#### AIM OF THE EXERCISE:
Lines before the one containing "What is the distance at" are excluded; reproduce that line and all lines after it in the entries below, exactly.

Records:
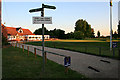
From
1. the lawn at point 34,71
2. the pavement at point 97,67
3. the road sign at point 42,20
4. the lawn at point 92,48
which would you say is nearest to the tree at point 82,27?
the lawn at point 92,48

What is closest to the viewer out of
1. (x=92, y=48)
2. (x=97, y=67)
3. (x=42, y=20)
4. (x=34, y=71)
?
(x=42, y=20)

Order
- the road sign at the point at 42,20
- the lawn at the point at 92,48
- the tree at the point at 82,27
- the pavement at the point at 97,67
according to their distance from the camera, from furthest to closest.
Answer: the tree at the point at 82,27 < the lawn at the point at 92,48 < the pavement at the point at 97,67 < the road sign at the point at 42,20

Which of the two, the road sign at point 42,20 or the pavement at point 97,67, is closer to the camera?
the road sign at point 42,20

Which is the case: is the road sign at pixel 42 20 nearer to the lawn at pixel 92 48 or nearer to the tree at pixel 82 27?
the lawn at pixel 92 48

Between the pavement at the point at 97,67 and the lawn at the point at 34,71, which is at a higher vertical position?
the lawn at the point at 34,71

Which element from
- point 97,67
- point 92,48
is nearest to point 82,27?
point 92,48

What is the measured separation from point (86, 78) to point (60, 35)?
95.8 m

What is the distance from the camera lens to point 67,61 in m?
5.03

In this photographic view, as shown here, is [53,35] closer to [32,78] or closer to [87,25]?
[87,25]

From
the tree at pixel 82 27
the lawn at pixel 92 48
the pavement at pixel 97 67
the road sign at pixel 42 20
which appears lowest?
the pavement at pixel 97 67

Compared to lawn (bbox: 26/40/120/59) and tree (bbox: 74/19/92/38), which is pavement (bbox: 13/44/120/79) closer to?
lawn (bbox: 26/40/120/59)

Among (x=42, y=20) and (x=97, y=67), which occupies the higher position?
(x=42, y=20)

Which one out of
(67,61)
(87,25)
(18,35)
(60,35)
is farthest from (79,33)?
(67,61)

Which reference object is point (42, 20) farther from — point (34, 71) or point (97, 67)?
point (97, 67)
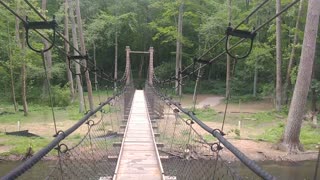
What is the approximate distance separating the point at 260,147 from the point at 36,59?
952 cm

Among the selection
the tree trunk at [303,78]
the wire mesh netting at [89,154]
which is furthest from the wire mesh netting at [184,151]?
the tree trunk at [303,78]

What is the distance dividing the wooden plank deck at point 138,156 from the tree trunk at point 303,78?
301cm

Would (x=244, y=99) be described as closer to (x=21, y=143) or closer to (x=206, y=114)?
(x=206, y=114)

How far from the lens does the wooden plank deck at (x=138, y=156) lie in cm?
357

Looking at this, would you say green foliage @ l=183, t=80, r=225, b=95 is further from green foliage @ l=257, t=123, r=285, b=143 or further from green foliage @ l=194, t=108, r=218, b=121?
green foliage @ l=257, t=123, r=285, b=143

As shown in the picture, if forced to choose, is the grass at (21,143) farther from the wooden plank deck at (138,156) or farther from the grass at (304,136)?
the grass at (304,136)

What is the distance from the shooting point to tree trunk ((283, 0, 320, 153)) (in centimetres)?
730

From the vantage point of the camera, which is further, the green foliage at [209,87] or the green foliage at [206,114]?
the green foliage at [209,87]

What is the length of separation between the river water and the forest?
52cm

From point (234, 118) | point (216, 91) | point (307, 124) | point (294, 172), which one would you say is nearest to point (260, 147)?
point (294, 172)

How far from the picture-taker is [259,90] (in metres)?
19.4

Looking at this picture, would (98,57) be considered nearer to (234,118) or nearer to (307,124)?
(234,118)

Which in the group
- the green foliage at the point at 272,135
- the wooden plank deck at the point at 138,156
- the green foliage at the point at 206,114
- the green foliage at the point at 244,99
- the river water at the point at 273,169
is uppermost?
the wooden plank deck at the point at 138,156

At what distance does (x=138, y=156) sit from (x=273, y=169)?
3.52 m
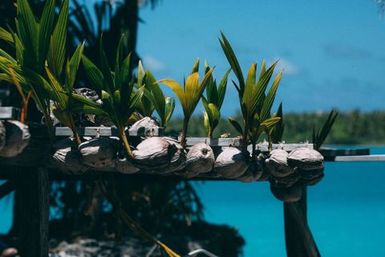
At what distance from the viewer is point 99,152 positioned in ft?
15.6

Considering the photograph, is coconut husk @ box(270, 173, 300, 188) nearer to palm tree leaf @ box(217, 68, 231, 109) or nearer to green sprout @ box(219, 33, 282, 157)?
green sprout @ box(219, 33, 282, 157)

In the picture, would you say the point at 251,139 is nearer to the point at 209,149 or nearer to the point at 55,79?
the point at 209,149

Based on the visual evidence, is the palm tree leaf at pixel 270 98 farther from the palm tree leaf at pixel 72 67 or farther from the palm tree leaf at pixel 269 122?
the palm tree leaf at pixel 72 67

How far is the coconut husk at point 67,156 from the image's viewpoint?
15.9 feet

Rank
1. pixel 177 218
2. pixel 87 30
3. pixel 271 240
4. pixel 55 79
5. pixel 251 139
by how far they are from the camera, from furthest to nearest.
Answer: pixel 271 240 → pixel 177 218 → pixel 87 30 → pixel 251 139 → pixel 55 79

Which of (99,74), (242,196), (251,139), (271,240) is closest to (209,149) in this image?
(251,139)

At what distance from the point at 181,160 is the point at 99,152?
432 mm

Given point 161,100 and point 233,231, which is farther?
point 233,231

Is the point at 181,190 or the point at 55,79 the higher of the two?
the point at 55,79

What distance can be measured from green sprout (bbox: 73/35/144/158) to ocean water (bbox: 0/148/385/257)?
1143 cm

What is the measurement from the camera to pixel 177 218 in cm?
1217

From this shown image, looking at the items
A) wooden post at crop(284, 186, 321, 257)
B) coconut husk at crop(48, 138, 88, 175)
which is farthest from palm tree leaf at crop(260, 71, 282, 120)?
coconut husk at crop(48, 138, 88, 175)

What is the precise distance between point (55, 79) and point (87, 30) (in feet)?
22.0

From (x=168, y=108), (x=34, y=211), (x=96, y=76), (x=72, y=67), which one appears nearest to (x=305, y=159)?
(x=168, y=108)
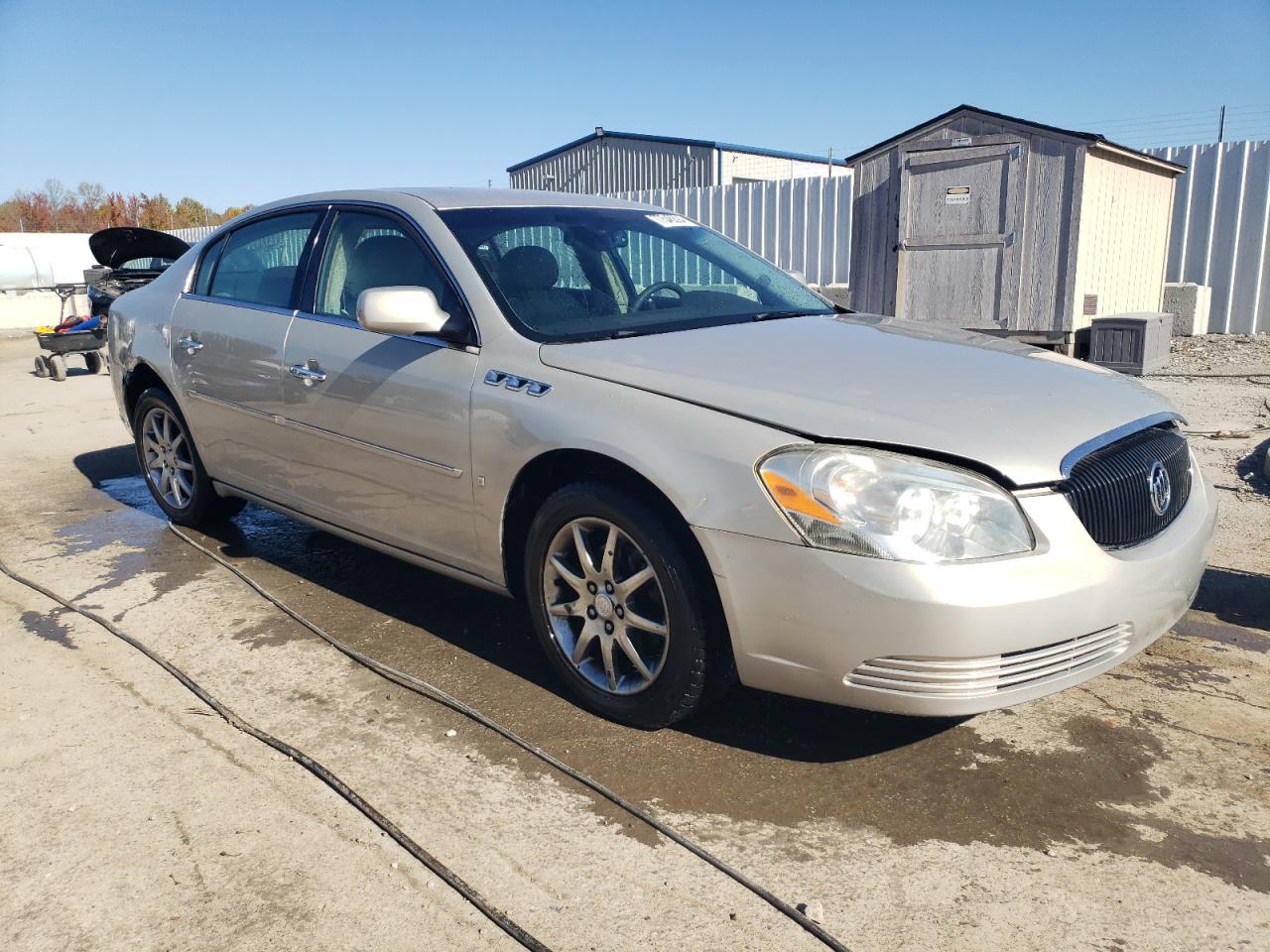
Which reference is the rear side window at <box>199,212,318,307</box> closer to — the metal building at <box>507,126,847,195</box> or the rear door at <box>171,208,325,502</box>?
the rear door at <box>171,208,325,502</box>

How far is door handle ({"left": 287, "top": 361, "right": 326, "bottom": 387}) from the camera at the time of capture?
13.3 ft

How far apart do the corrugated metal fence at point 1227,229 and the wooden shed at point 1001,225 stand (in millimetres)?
2214

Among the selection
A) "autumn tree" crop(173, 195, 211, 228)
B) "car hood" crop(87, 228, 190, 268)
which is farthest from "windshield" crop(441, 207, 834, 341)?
"autumn tree" crop(173, 195, 211, 228)

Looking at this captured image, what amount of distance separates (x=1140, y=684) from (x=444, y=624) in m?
2.58

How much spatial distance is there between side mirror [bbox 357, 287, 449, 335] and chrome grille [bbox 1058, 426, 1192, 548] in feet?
6.74

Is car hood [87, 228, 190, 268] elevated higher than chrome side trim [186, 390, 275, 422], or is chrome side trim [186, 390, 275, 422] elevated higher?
car hood [87, 228, 190, 268]

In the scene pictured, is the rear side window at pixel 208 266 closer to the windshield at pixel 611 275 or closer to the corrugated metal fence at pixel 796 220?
the windshield at pixel 611 275

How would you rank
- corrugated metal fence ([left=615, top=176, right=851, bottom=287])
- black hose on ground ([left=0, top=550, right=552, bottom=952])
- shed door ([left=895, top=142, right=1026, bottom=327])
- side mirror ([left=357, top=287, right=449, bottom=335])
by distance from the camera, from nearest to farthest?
1. black hose on ground ([left=0, top=550, right=552, bottom=952])
2. side mirror ([left=357, top=287, right=449, bottom=335])
3. shed door ([left=895, top=142, right=1026, bottom=327])
4. corrugated metal fence ([left=615, top=176, right=851, bottom=287])

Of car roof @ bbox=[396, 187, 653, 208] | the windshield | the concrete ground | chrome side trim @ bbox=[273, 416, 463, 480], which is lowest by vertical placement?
the concrete ground

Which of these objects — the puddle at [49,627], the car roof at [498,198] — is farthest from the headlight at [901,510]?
the puddle at [49,627]

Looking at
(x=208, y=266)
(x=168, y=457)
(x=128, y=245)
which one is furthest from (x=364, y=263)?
(x=128, y=245)

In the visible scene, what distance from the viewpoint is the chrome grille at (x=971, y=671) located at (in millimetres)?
2576

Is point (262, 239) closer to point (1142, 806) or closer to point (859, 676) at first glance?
point (859, 676)

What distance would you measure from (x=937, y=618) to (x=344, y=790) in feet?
5.48
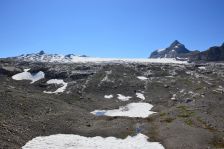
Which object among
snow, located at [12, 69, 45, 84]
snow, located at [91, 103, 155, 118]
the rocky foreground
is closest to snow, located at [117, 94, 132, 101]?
the rocky foreground

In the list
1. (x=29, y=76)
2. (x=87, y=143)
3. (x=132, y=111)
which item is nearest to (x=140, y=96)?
(x=132, y=111)

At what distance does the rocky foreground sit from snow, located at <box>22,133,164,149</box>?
61.2 inches

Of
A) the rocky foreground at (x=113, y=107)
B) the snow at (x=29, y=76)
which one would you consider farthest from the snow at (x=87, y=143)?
the snow at (x=29, y=76)

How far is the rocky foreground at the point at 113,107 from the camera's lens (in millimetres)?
53781

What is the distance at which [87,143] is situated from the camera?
169ft

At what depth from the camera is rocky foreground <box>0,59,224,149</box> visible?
53781mm

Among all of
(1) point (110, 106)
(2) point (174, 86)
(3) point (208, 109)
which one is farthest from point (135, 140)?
(2) point (174, 86)

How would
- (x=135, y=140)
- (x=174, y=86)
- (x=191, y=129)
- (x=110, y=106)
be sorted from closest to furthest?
(x=135, y=140)
(x=191, y=129)
(x=110, y=106)
(x=174, y=86)

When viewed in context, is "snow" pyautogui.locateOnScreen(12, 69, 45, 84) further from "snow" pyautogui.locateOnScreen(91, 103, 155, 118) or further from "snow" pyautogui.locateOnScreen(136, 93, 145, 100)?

#### EXERCISE OUTPUT:
What is the distance at which [87,143] is situated from the camera?
169ft

At what depth from the camera is rocky foreground <box>0,59,224,149</box> visible?
53781mm

Among all of
(1) point (110, 106)
(2) point (174, 86)
(3) point (208, 109)
which one is farthest from point (135, 140)?
(2) point (174, 86)

How would
- (x=135, y=140)
- (x=174, y=86)
- (x=191, y=129)
- (x=110, y=106)
be sorted from closest to furthest?
(x=135, y=140)
(x=191, y=129)
(x=110, y=106)
(x=174, y=86)

When viewed in context, is "snow" pyautogui.locateOnScreen(12, 69, 45, 84) further from "snow" pyautogui.locateOnScreen(91, 103, 155, 118) or further from "snow" pyautogui.locateOnScreen(136, 93, 145, 100)?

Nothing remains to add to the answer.